Repeated gunfire has been heard on Wednesday at the train that separatists hijacked a day earlier.
The authorities report that all hijackers have been killed – between 30 and 80 people have been mentioned by sources to various news agencies – and that all passengers have been rescued.
The exact number is unclear, earlier security forces reported that 190 people had been rescued, initially the number of hostages was reported to be 450 passengers.
Rumors in circulation
At the same time, the military tells the AFP news agency that 21 hostages were killed in the attempts to free them. According to sources to the Reuters news agency, it was rather around 50 people even before the operation to free all had been completed.
Many rumors are in circulation and it is unclear how many were actually held by the BLA (Baloch Liberation Army) since the group blew up part of the rail track in a mountainous area southeast of the city of Quetta and stopped the train.
Those who were freed and taken to safety describe to the BBC the train and the gunfire that took place as "apocalyptic scenes".
We held our breath throughout the gunfire, without knowing what would happen, says a former hostage, Ishaq Noor.
Escalating conflict
The freed and several who managed to escape the hijackers' violence describe a difficult journey to safety. In the mountainous area, they were forced to walk for up to four hours before they got help. Many of them had to carry injured or weakened people on their backs.
We reached the next train station with great difficulty, we were tired and we had children and women with us, says passenger Muhammad Ashraf to the BBC.

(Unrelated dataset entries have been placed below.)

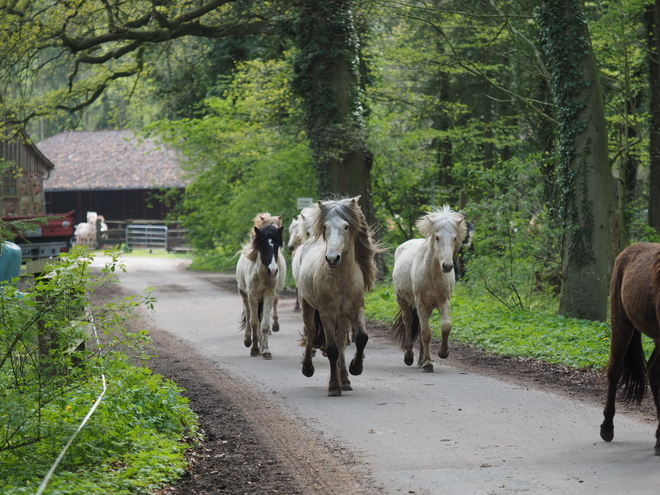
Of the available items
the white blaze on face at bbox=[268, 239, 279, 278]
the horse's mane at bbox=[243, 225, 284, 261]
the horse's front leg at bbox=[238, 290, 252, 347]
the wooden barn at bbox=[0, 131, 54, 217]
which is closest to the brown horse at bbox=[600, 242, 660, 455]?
the white blaze on face at bbox=[268, 239, 279, 278]

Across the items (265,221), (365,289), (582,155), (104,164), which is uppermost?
(104,164)

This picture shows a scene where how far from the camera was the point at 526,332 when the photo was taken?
45.5 feet

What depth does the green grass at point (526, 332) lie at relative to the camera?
→ 11727 mm

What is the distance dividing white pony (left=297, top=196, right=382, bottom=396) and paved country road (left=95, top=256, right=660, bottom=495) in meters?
0.42

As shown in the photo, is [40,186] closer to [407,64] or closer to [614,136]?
[407,64]

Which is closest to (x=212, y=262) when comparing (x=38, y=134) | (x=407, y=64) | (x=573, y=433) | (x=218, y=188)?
(x=218, y=188)

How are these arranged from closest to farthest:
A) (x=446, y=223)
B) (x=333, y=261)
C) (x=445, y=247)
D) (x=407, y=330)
Result: (x=333, y=261) < (x=445, y=247) < (x=446, y=223) < (x=407, y=330)

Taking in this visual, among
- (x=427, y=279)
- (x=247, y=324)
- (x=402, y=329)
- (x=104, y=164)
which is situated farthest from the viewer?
(x=104, y=164)

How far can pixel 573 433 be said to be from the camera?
23.8 ft

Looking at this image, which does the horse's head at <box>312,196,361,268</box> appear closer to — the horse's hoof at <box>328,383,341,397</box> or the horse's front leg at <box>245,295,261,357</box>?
the horse's hoof at <box>328,383,341,397</box>

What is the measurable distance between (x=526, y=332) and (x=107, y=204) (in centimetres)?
5212

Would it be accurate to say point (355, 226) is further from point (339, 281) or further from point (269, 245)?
point (269, 245)

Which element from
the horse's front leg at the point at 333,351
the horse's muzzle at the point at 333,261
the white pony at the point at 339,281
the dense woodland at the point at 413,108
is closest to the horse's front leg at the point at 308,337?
the white pony at the point at 339,281

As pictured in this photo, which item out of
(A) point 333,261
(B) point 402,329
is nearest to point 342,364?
(A) point 333,261
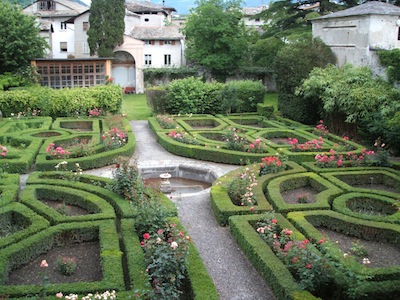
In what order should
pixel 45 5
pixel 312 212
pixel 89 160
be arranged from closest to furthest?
1. pixel 312 212
2. pixel 89 160
3. pixel 45 5

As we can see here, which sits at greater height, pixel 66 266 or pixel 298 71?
pixel 298 71

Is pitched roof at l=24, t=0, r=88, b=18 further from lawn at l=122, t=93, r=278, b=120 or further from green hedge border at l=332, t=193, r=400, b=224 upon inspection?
green hedge border at l=332, t=193, r=400, b=224

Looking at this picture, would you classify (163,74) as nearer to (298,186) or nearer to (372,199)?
(298,186)

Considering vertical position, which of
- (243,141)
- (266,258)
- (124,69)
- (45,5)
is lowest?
(266,258)

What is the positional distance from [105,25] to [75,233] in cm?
3191

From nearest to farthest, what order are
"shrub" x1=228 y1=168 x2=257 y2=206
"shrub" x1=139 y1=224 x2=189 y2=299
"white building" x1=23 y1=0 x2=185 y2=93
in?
"shrub" x1=139 y1=224 x2=189 y2=299, "shrub" x1=228 y1=168 x2=257 y2=206, "white building" x1=23 y1=0 x2=185 y2=93

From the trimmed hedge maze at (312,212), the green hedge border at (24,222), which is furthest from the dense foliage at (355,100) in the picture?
the green hedge border at (24,222)

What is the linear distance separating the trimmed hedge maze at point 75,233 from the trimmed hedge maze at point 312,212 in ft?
4.48

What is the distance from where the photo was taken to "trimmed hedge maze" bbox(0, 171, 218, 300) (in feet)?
24.6

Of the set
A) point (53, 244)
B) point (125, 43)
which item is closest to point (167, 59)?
point (125, 43)

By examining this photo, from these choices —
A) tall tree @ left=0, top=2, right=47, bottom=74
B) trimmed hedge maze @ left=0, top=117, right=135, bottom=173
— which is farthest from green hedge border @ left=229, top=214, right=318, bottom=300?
tall tree @ left=0, top=2, right=47, bottom=74

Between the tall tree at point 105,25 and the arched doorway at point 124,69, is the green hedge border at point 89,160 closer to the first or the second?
the tall tree at point 105,25

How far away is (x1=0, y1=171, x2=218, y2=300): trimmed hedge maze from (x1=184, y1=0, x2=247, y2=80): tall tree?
90.3 ft

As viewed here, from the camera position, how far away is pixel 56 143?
17.5 meters
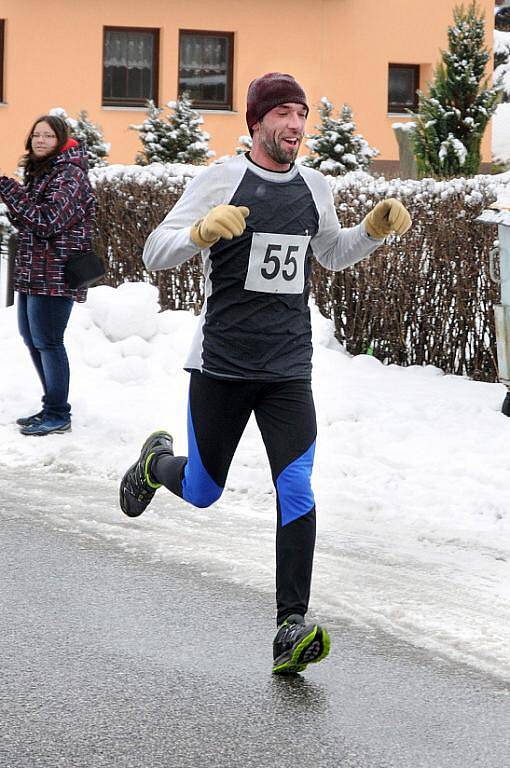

The separatists – who are fighting for an independent Baluchistan – treated passengers from the province better than others, say both witnesses, and Ishaq Noor says that he and his family were allowed to leave the train when he said they lived in Baluchistan.
The BLA has long fought for an independent Baluchistan – the poorest province in Pakistan – and hides among other things on the other side of the border to Afghanistan. In recent years, the conflict has escalated and the BLA has carried out many violent acts and attacks.
The province is the poorest in Pakistan and the Baluchistan Liberation Army often motivates its actions by saying that the outside world profits from the region's resources.
The historical region of Baluchistan stretches into Afghanistan and Iran. In the Pakistani province, around nine million people live, mainly Baluchis and Pashtuns, many of whom were separated from clan relatives in Afghanistan by a British border drawing in 1893.
The ongoing wave of violence started after the Taliban regained power in Afghanistan in 2021 and the Pakistani government accuses the Taliban regime there of protecting the armed separatists.